The Dutch government has said it see no reason to ease value-added tax (VAT) rules for pension funds by equalising them with those found in Belgium.
Responding to a query from Pieter Omtzigt, MP for the Christian Democrats (CDA), Eric Wiebes, state secretary for the Treasury, pointed out that the current Dutch rules matched European jurisprudence on VAT.
He said the possibility of easing tax rules for pension funds was therefore “not up for discussion”.
His comments come after Omtzigt noted that Dutch pension funds relocating to Belgium paid no VAT.
The lawmaker also questioned whether this reflected a “level playing field”.
Wiebes pointed out that Belgium had a wider interpretation for VAT exemption for the management of a joint investment fund, with the dispensation being applicable to defined contribution (DC) and defined benefit pension funds.
The Belgian statute book for VAT stipulates that all OFP pension vehicles are exempt from VAT, without distinction between pension plans.
By contrast, in the Netherlands, only DC arrangements qualify for VAT exemption.
Wiebes said it would be “undesirable” for Dutch pension funds to move to Belgium simply for VAT benefits.

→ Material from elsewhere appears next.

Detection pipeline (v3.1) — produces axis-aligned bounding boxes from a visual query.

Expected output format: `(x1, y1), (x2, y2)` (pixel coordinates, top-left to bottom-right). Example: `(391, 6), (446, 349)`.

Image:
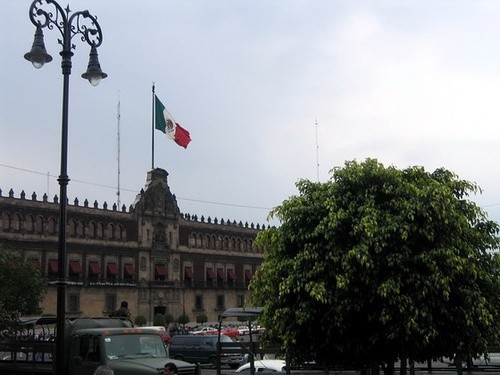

He added that he did not expect this to become a trend, as many Dutch pension funds were showing interest in joining the APF ‘general’ pension fund.
The APF, which allows pension funds to co-operate within a single vehicle while ring-fencing assets, is scheduled to come into force from 1 January 2016.
Wiebes said he would keep an eye on any developments in the market and brief the Dutch Parliament about a possible “follow-up” if he noticed “certain pension funds planning cross-border moves for VAT reasons”.